Vorgegebener Textauszug |
* * * * * * * * *

Berlin (dpa/ap/taz) - Von der DDR-Regierung wurde am Wochenende zum Aufbruch in die Marktwirtschaft geblasen. Vor hochrangigen Politikern und Wirtschaftskapitänen der Bundesrepublik sowie Generaldirektoren und Politikern der DDR entwarf Wirtschaftsministerin Christel Luft in den Räumen des neuen Instituts für Unternehmensführung ein Bild der neuen DDR. Ihren Vorstellungen zufolge, die auch von Ministerpräsident Modrow anläßlich eines Treffens mit Daimler-Chef Edzard Reuter geteilt werden, soll möglichst rasch mit dem bisherigen Typus der zentralen Kommandowirtschaft gebrochen werden: „Es geht uns dabei um eine Marktwirtschaft, die ökonomisch effizient gestaltet wird und sich als international wettbewerbsfähig erweist, die sozialen und ökologischen Erfordernissen gleichermaßen Rechnung trägt und zu ständiger Erneuerung findet.“ Um im Zuge des Übergangsprozesses zu einer solchen Form von Marktwirtschaft die sozialen Umstellungskosten steuern und regulieren zu können und gesellschaftliche Verarmungstendenzen wie im polnischen Fall zu vermeiden, wurde der Aufbau eines „gerechten Sozialsystems“ angekündigt. Zu dem von der Ministerin aufgezählten Maßnahmenkatalog gehören ferner die Entflechtung unwirtschaftlicher Kombinate, die Einführung eines Konkursrechtes sowie die Neuordnung des Bankensystems. Längerfristig werde schließlich auch die volle Konvertibilität der DDR-Mark angestrebt.

* * * * * * * * *

Datenblock |
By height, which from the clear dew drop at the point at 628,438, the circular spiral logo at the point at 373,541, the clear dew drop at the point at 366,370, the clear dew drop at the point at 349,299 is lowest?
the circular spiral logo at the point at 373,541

* * * * * * * * *

Schreiben Sie den Text zum geplanten Übergang der DDR in die Marktwirtschaft vollständig und wortgetreu ab.

Die Antwort |
Berlin (dpa/ap/taz) - Von der DDR-Regierung wurde am Wochenende zum Aufbruch in die Marktwirtschaft geblasen. Vor hochrangigen Politikern und Wirtschaftskapitänen der Bundesrepublik sowie Generaldirektoren und Politikern der DDR entwarf Wirtschaftsministerin Christel Luft in den Räumen des neuen Instituts für Unternehmensführung ein Bild der neuen DDR. Ihren Vorstellungen zufolge, die auch von Ministerpräsident Modrow anläßlich eines Treffens mit Daimler-Chef Edzard Reuter geteilt werden, soll möglichst rasch mit dem bisherigen Typus der zentralen Kommandowirtschaft gebrochen werden: „Es geht uns dabei um eine Marktwirtschaft, die ökonomisch effizient gestaltet wird und sich als international wettbewerbsfähig erweist, die sozialen und ökologischen Erfordernissen gleichermaßen Rechnung trägt und zu ständiger Erneuerung findet.“ Um im Zuge des Übergangsprozesses zu einer solchen Form von Marktwirtschaft die sozialen Umstellungskosten steuern und regulieren zu können und gesellschaftliche Verarmungstendenzen wie im polnischen Fall zu vermeiden, wurde der Aufbau eines „gerechten Sozialsystems“ angekündigt. Zu dem von der Ministerin aufgezählten Maßnahmenkatalog gehören ferner die Entflechtung unwirtschaftlicher Kombinate, die Einführung eines Konkursrechtes sowie die Neuordnung des Bankensystems. Längerfristig werde schließlich auch die volle Konvertibilität der DDR-Mark angestrebt.